Nashville Tennessee

American Civil War
December 15-16, 1864

In a last desperate attempt to force Major General William T. Sherman's army out of Georgia, General John Bell Hood led the Army of Tennessee north toward Nashville in November 1864.  Although he suffered  terrible losses at Franklin on November 30, he continued toward Nashville. By the next day, the various elements of Major General George H. Thomas's army had reached Nashville. Hood reached the outskirts of Nashville on December 2, occupied positions on a line of hills parallel to those of the Union and began erecting fieldworks.

Union Army Engineer, Brig. General James St. Clair Morton, had overseen the construction of sophisticated fortifications at Nashville in 1862-63, strengthened by others, which would soon see use. From the 1st through the 14th, Thomas made preparations for the Battle of Nashville in which he intended to destroy Hood's army. On the night of December 14, Thomas informed Major General Henry W. Halleck, acting as Major General Ulysses S. Grant's chief of staff, that he would attack the next day. Thomas planned to strike both of Hood's flanks.

▶ **WHAT THE EXERCISE ASKS**: Continue the account of the Battle of Nashville above from the point where it stops, beginning after its final sentence.

▶ **DATA LINES**:

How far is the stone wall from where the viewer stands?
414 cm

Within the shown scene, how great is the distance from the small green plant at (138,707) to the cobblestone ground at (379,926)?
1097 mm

▶ **WRITTEN RESPONSE**:
Before daylight on the 15th, the first of the Union troops, led by Major General James Steedman, set out to hit the Confederate right. The attack was made and the Union forces held down one Rebel corps there for the rest of the day. Attack on the Confederate left did not begin until after noon when a charge commenced on Montgomery Hill. With this classic charge's success, attacks on other parts of the Confederate left commenced, all eventually successful. By this time it was dark and fighting stopped for the day.

Although battered and with a much smaller battle line, General Hood was still confident. He established a main line of resistance along the base of a ridge about two miles south of the former location, throwing up new works and fortifying Shy's and Overton's hills on their flanks. The IV Army Corps marched out to within 250 yards, in some places, of the Confederate's new line and began constructing fieldworks. During the rest of the morning, other Union troops moved out toward the new Confederate line and took up positions opposite it.

The Union attack began against Hood's strong right flank on Overton's Hill. The same brigade that had taken Montgomery Hill the day before received the nod for the charge up Overton's Hill. This charge, although gallantly conducted, failed, but other troops (Major General A.J. Smith's  "Israelites" ) successfully assaulted Shy's Hill in their fronts. Seeing the success along the line, other Union troops charged up Overton's Hill and took it. Hood's army fled. Thomas had left one escape route open but the Union army set off in pursuit.

For ten days, the pursuit continued until the beaten and battered Army of Tennessee recrossed the Tennessee River. Hood's army was stalled at Columbia, beaten at Franklin, and routed at Nashville.

Hood retreated to Tupelo and resigned his command.

Result(s): Union victory

Location: Davidson County

Campaign: Franklin-Nashville Campaign (1864)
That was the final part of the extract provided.